Thomasia microphylla is a species of flowering plant in the family Malvaceae and is endemic to the south-west of Western Australia. It is an erect, spreading shrub with egg-shaped leaves and racemes of pale pink or mauve flowers.

==Description==
Thomasia microphylla is an erect, spreading shrub that typically grows to a height of 15–60 cm, its young stems covered with small scales surrounded by short hairs. Its leaves are egg-shaped, 2–10 mm long and 2–5 mm wide on a petiole 1-2 mm long. The flowers are arranged on the ends of branches in racemes of 2 to 4 on a peduncle 10–30 mm long, each flower 12 mm wide on a pedicel 4–5 mm long. The sepals are pale pink or mauve, the petals minute. Flowering occurs from August to November.

==Taxonomy==
Thomasia microphylla was first formally described in 1974 by Susan Paust in the journal Nuytsia from specimens collected by Alex George near the Ravensthorpe Range in 1963. The specific epithet (microphylla) means "small-leaved".

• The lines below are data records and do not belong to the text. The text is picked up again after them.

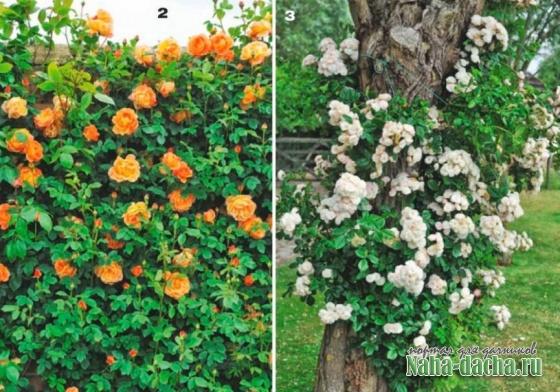 10 идей для розария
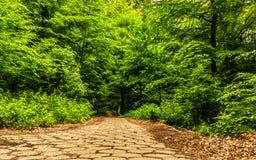 Gehende Pflasterung des Bürgersteigs in einem Park oder in einem Wald Stockfotografie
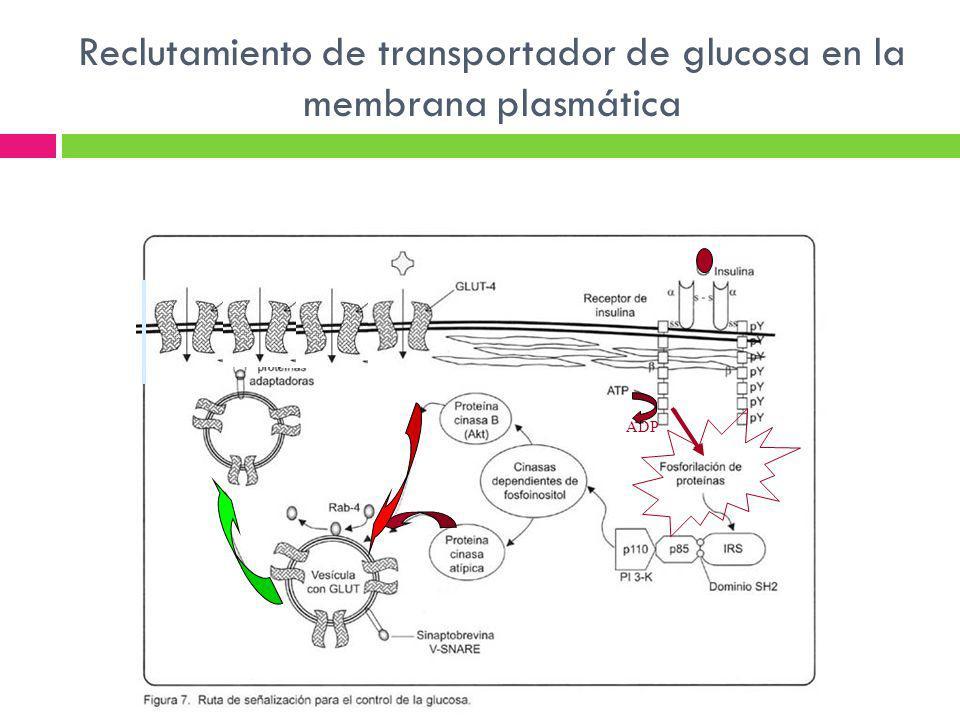 Reclutamiento de transportador de glucosa en la membrana plasmática ADP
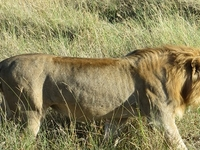 Tanzania Classic Safari 8 Days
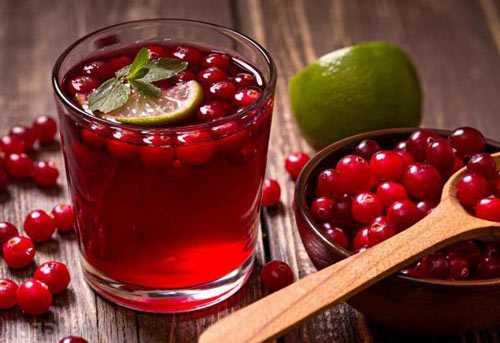 Вино из брусники: 6 простых рецептов приготовления в домашних условиях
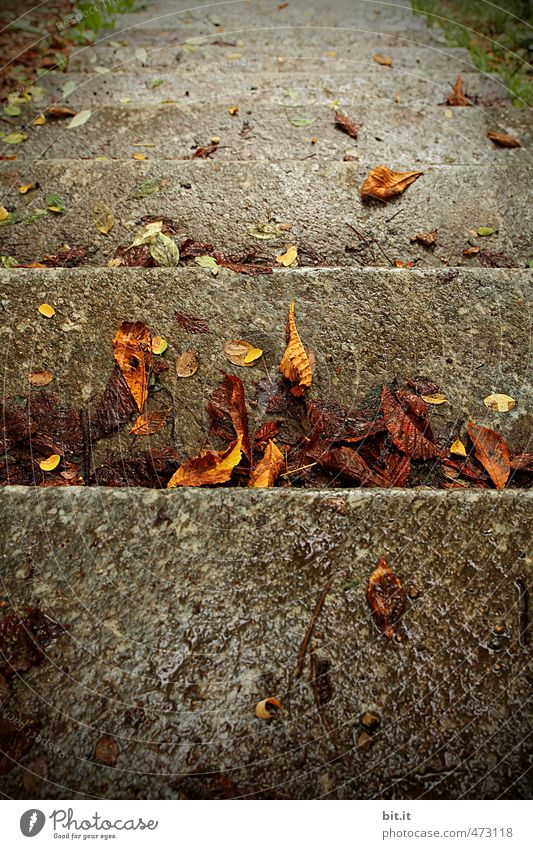 City Water Calm Leaf Cold Environment Autumn Gray Stone Line Garden Brown Lie Rain Stairs Climate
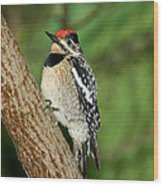 Yellow-bellied Sapsucker Wood Print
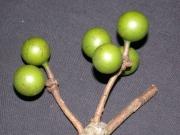 Unonopsis pittieri Fruit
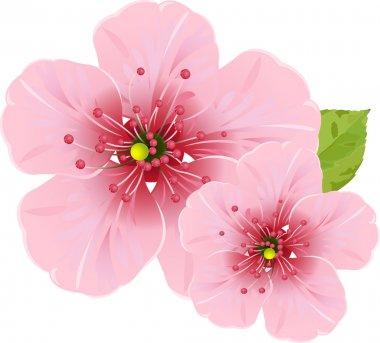 """Картина, постер, плакат, фотообои """"цветы сакуры"""", артикул 2497153"""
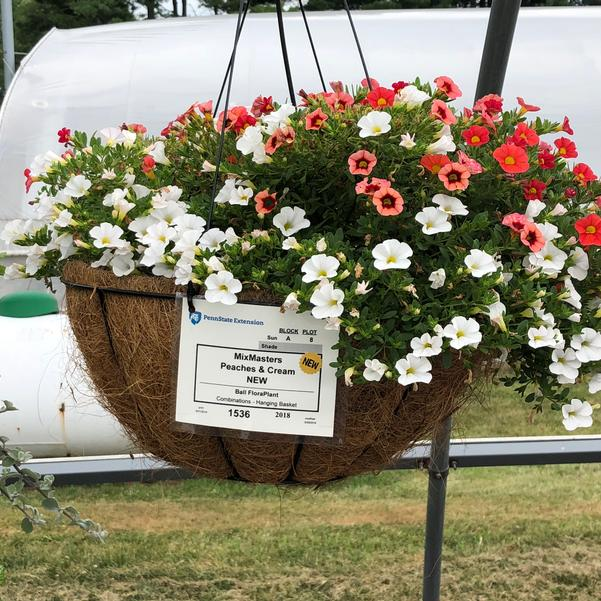 Combinations - Hanging Basket 'Peaches & Cream'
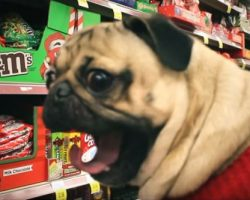 "(Video) This Pug Parody of ""All I Want for Christmas…"" is Food Has Me Laughing Non-Stop!"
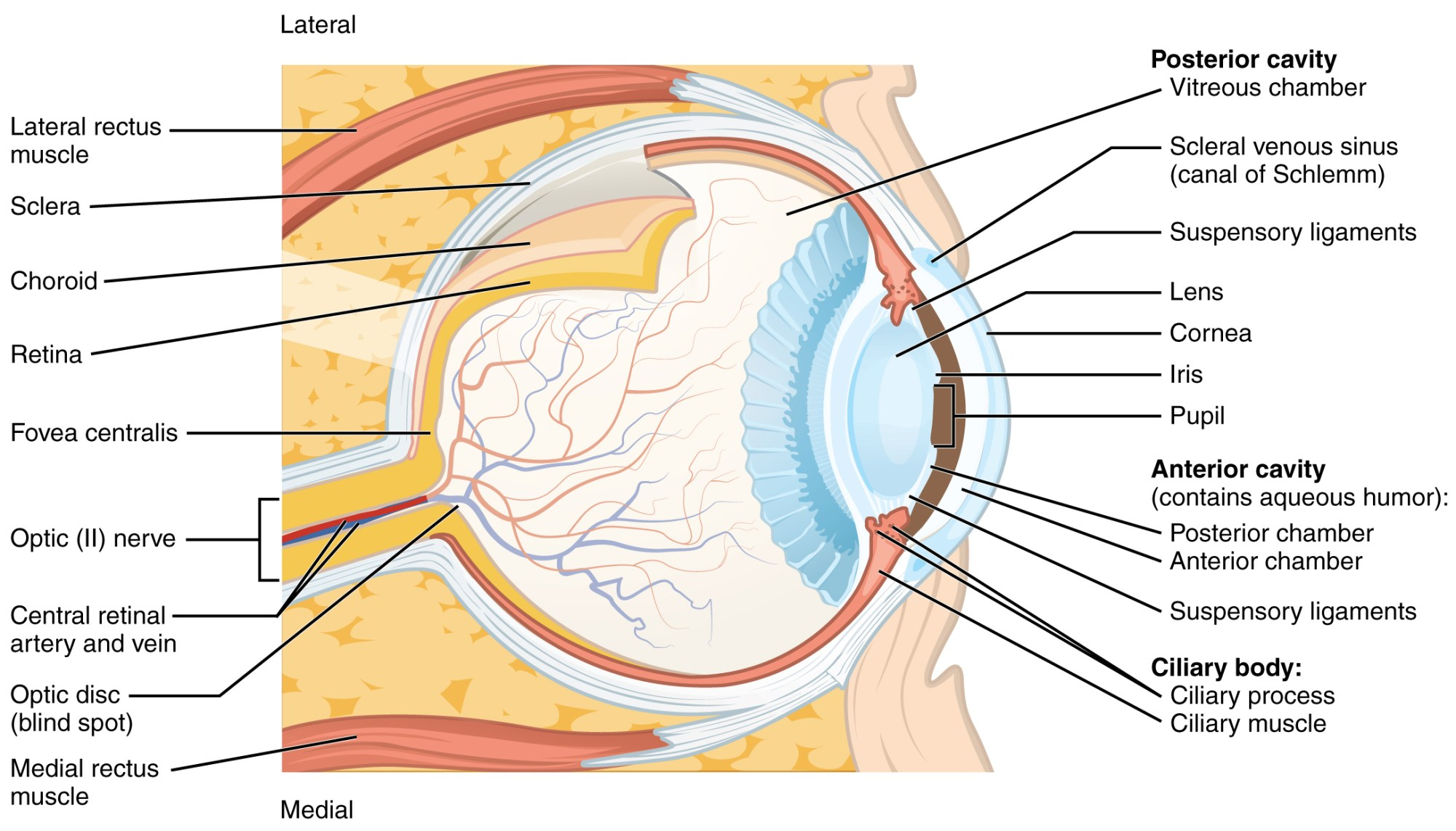 hight resolution of this diagram shows the structure of the eye with the major parts labeled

==Distribution and habitat==
This thomasia grows in sandy coastal heath, on laterite, loam or clay in the Esperance Plains and Mallee bioregions in the south of Western Australia.

==Conservation status==
Thomasia microphylla is listed as "not threatened" by the Government of Western Australia Department of Biodiversity, Conservation and Attractions.